日本におけるAGA人口は1,260万人で、そのうち650万人は何らかのケアや治療を行ったことがあると報告されています。その治療法のひとつであるミノキシジル外用薬には、治療開始から効果を実感できるまでにはある程度の時間(4ヶ月~6ヶ月程度)を要すること、AGAが後期まで進行してしまった場合には治療に限界があるという課題がありました。

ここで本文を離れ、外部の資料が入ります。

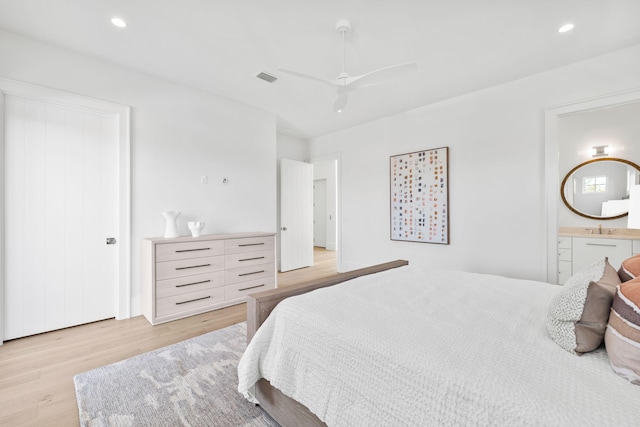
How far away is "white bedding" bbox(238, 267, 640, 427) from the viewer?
0.74 meters

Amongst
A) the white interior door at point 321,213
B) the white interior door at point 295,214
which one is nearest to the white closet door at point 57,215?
the white interior door at point 295,214

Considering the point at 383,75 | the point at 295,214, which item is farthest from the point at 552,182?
the point at 295,214

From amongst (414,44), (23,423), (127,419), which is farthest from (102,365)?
(414,44)

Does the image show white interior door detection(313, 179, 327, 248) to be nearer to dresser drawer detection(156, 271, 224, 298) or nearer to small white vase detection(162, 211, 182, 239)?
dresser drawer detection(156, 271, 224, 298)

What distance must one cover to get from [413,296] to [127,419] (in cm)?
172

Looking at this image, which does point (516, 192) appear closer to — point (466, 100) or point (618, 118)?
point (466, 100)

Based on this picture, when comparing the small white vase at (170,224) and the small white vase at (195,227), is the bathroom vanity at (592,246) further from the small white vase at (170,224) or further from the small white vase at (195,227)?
the small white vase at (170,224)

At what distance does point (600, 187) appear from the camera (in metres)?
3.78

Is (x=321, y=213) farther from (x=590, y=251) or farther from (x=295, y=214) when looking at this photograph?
(x=590, y=251)

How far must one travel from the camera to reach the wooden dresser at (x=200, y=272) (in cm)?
276

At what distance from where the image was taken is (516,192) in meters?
3.16

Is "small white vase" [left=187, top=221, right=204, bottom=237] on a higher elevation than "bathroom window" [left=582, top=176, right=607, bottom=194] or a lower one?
lower

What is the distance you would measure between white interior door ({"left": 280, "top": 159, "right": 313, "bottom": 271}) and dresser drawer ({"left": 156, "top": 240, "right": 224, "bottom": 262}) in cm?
190

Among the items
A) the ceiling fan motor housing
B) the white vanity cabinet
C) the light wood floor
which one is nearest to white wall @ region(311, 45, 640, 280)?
the white vanity cabinet
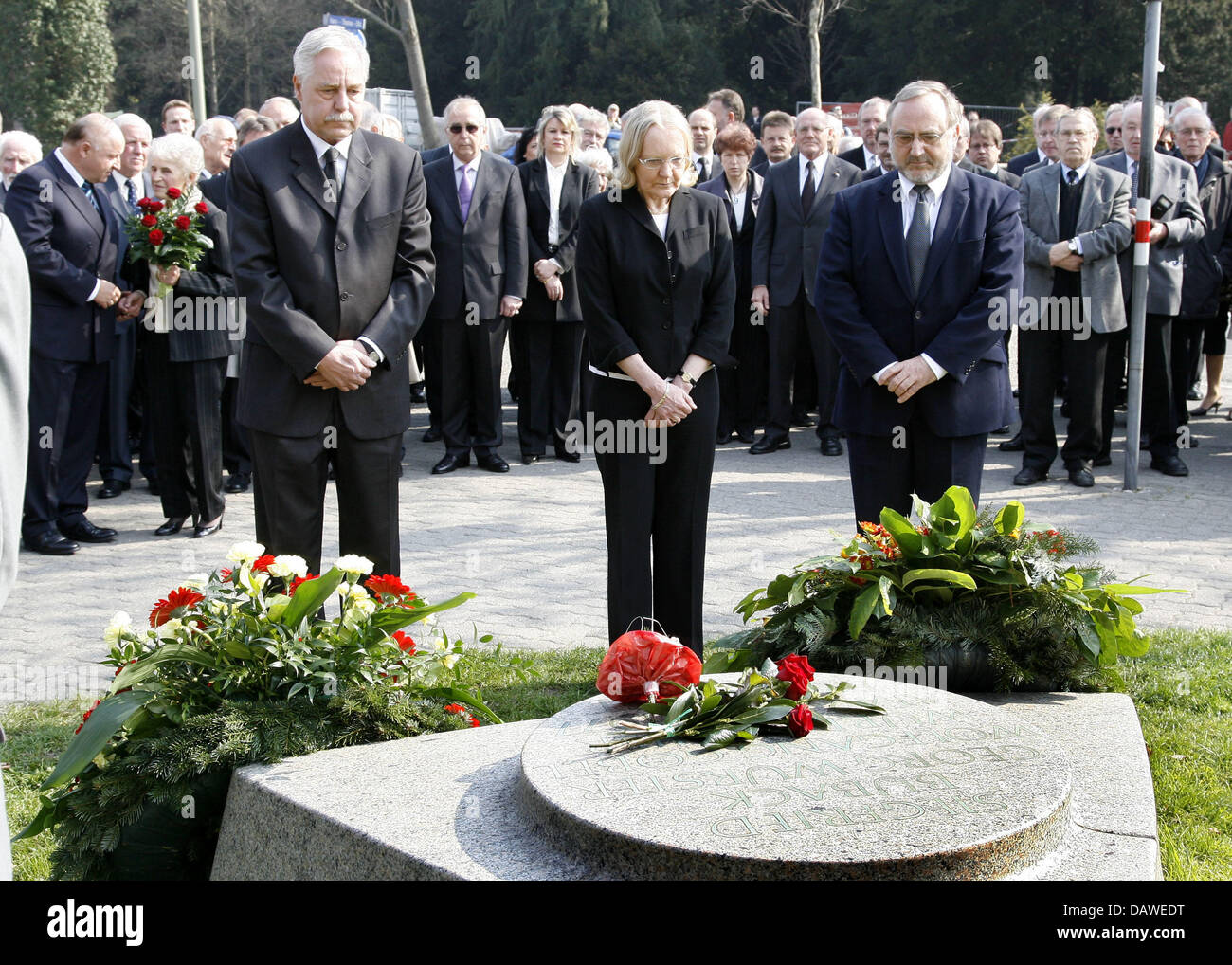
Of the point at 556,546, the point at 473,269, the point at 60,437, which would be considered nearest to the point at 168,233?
the point at 60,437

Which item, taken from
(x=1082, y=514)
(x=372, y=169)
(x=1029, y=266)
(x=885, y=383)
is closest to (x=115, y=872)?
(x=372, y=169)

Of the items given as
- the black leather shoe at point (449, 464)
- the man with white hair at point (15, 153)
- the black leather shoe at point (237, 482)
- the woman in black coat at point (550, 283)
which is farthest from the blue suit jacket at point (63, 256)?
the woman in black coat at point (550, 283)

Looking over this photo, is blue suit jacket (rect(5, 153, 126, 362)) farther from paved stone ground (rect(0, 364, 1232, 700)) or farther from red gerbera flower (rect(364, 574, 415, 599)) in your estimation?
red gerbera flower (rect(364, 574, 415, 599))

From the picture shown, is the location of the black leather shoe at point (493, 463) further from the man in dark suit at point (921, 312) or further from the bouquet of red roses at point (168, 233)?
the man in dark suit at point (921, 312)

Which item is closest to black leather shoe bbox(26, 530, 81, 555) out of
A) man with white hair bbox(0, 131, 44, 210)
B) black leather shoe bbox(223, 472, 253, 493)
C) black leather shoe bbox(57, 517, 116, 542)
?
black leather shoe bbox(57, 517, 116, 542)

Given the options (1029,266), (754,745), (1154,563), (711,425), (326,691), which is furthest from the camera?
(1029,266)

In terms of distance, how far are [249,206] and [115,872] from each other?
2718mm

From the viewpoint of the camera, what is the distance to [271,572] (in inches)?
179

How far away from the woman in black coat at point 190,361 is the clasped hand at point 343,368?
3.44 meters

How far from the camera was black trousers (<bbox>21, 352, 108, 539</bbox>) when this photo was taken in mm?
8602

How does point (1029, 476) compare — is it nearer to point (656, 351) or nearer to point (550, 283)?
point (550, 283)

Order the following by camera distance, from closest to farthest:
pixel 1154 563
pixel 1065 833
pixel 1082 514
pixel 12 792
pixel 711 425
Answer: pixel 1065 833 < pixel 12 792 < pixel 711 425 < pixel 1154 563 < pixel 1082 514

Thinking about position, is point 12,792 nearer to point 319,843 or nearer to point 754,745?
point 319,843

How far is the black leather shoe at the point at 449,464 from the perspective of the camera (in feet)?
35.6
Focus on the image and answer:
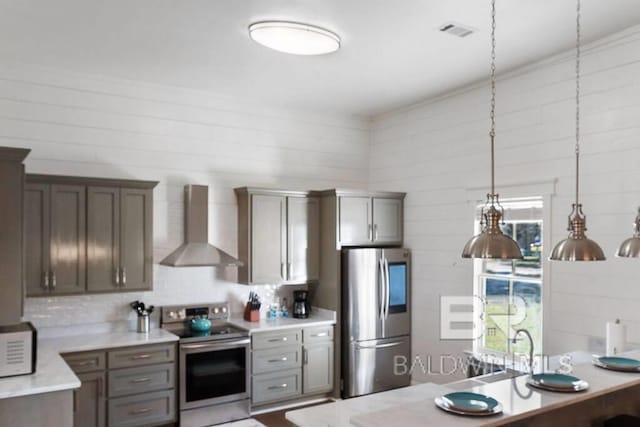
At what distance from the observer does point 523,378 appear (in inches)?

ピクシーダストテクノロジーズは独自の波動制御技術の応用先として、超音波を用いた非接触振動圧刺激による創傷治癒の促進に取り組んできました。これは日本医科大学形成外科教室 との共同研究プロジェクトであり、2017年よりAMED-CRESTの助成を受けています。その過程においてマウスの発毛も促進されることが発見されました。その事業化可能性について頭髪治療専門のDクリニックをパートナーとして検討を進め、2021年、AGA患者を対象とした特定臨床研究によって非接触振動圧刺激がミノキシジル外用薬の発毛効果を高めることを確認しました。

<今後の展開>

本技術を用いた家庭用デバイスの製品化を企画中です。製品化のお知らせや、本技術・研究に関する情報を受け取りたい方はメールアドレスを登録ください。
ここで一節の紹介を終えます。